どうしても気になってしょうがなかった。「バルブクリアランス」
「測定せずにいられねえ。ハアハア
「やめておこうよ。余計なことしないで、さっさと載せようよ。たいていの場合、何かやると失敗するじゃん。
「まあまあ、そういわずに。な?ちょっとぐらいいいだろ?な?な?
「・・・・・・」
「さ、そんなにぴったり閉じていないで、グイッとなっと。」
hedhazushi.jpg
なんかっ・・・ヘッドカバーがっ・・・外れない!このっ!くのっ!!

ふう・・・無理矢理こじりまくって、何とか外したぜ。ヘッドカバー。
heduragawa.jpg
18年間で18,000kmしか走行していないことを整備書の履歴で確認したんだけど・・・
kamshaft.jpg
きっちり定期点検を受け続けていたあの整備書は・・・どうも本当のことを記載していたみたいだなあ。
思ったよりも全然綺麗。自分たちで組み立てたエンジンよりもこっちのほうがオイル交換をちゃんとしてもらっていたみたいだ。
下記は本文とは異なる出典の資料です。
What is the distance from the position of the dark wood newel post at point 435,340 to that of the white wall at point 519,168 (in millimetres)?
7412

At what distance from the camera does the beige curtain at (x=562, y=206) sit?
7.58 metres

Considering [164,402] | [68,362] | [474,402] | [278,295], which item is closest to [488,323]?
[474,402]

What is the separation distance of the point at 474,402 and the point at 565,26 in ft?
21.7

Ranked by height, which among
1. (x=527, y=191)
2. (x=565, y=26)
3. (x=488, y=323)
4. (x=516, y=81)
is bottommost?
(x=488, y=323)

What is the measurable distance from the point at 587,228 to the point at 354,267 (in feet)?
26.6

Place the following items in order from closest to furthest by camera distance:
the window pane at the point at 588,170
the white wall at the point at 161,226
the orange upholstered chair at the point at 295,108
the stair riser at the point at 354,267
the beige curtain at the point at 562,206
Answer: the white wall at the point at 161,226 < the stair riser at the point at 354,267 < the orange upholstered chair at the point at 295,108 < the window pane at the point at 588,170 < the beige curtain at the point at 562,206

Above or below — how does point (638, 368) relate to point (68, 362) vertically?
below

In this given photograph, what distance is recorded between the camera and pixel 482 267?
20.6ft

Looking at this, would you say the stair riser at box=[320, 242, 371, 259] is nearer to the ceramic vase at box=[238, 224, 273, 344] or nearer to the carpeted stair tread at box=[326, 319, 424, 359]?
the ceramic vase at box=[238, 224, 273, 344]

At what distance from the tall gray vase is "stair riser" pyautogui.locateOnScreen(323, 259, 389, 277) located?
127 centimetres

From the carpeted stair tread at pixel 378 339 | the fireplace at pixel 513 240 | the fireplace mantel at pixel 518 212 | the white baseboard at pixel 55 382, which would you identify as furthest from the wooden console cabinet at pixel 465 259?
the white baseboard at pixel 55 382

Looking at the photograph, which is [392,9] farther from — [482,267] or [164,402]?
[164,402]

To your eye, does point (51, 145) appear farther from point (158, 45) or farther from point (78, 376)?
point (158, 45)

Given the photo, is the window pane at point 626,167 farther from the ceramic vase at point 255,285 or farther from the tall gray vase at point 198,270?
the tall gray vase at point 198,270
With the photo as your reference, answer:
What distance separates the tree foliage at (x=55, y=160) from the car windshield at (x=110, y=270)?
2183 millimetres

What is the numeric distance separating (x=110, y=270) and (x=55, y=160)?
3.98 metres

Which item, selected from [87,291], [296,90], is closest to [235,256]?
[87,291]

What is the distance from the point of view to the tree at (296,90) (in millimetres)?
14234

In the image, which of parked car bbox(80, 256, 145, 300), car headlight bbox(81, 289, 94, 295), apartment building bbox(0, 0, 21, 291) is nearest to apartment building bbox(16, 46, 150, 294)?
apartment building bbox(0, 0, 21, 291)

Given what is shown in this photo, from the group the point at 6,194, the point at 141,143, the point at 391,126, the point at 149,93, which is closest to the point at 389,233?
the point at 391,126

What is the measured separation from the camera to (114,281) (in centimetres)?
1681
さて、この日のために買っておいたんだよ。「超ロングシクネスゲージ」とトヨタ車用バルブアジャスティングツールを2本。
前は150mm品で測定に苦労しちゃったけど、今回の300mm品なら楽々だぜ。
sukimageji.jpg
ちゃっちゃと16本のバルブクリアランスを測定。
わかったことは・・・インテーク側は許容範囲内に入っていた。
エキゾースト側は・・・0.02mm開き方向に許容範囲から外れていた。

驚いたのは、インテーク側もエキゾースト側も8本ずつあるのに「ぴったり一致して基準値から誤差が出ていた。」こと。
すげえなあ。このエンジンって、ロボットで組み立てられているんだろうになあ。たくさんのパーツが組み付けられているのに8本のエキゾーストバルブ全てが、「開き方向に0.02mm外れている。」っていうのは・・・・

さて、じゃ、シムを交換して、基準値内に収まるようにしよう。
え〜と・・・バルブアジャスティングツールってどうつかうのかね?
パイプレンチみたいな形状の道具の方で、カムをぐいぐい回していって・・・・
付属の平たい板で・・・シムの周りにある丸いソケットをグイッて押し下げるの?

あ、確かにシムが浮いてきた感じがする。
んじゃ、ピンセットでそのシムを・・・・とれないよ。
このっ!くのっ!とれない。ひっぱりだせな〜い!
pinset.jpg
必殺技だよ!いつものマグネットを取って!!ドキドキドキドキ・・・・・
「はい。」
ふう・・・普通に渡してくれたぜ。また目の前で、オーナー夫妻の特殊なプレイが繰り広げられるのかと思って、すごく身構えちゃった。
「うん。でも、血行は良くなったような気がする。」
シ〜!プレイの結果は聞いてない。大きな声でそういうことを言っちゃダメ。ねっ?

マグネットを差し込むんだけど・・・どうやってもシムを引き出すことができない。
ウンウン悪戦苦闘しているところに外車整備係が登場。
「いいところに来たッ!バルブクリアランス調整やって!!」

「え?なんですかこの工具?こんな工具見たことがない・・・・」
どうやらプロは、「カムシャフトを載せたまま、バルブクリアランス調整」なんてしないらしい。
しば〜らくチャレンジしてくれた後・・・・
「僕らだったら、さっさとカムを外しますね。こんな工具を使って時間を取るぐらいだったら、別の作業をした方がよっぽど効率がいいです。」

あ、やっぱり?

う〜ん・・・でもなあ・・・今回のエンジンは、「消耗部品交換以外は、全くいじらずに耐久レースに出る。」のがテーマだからなあ・・・触りたくないなあ。カムシャフト。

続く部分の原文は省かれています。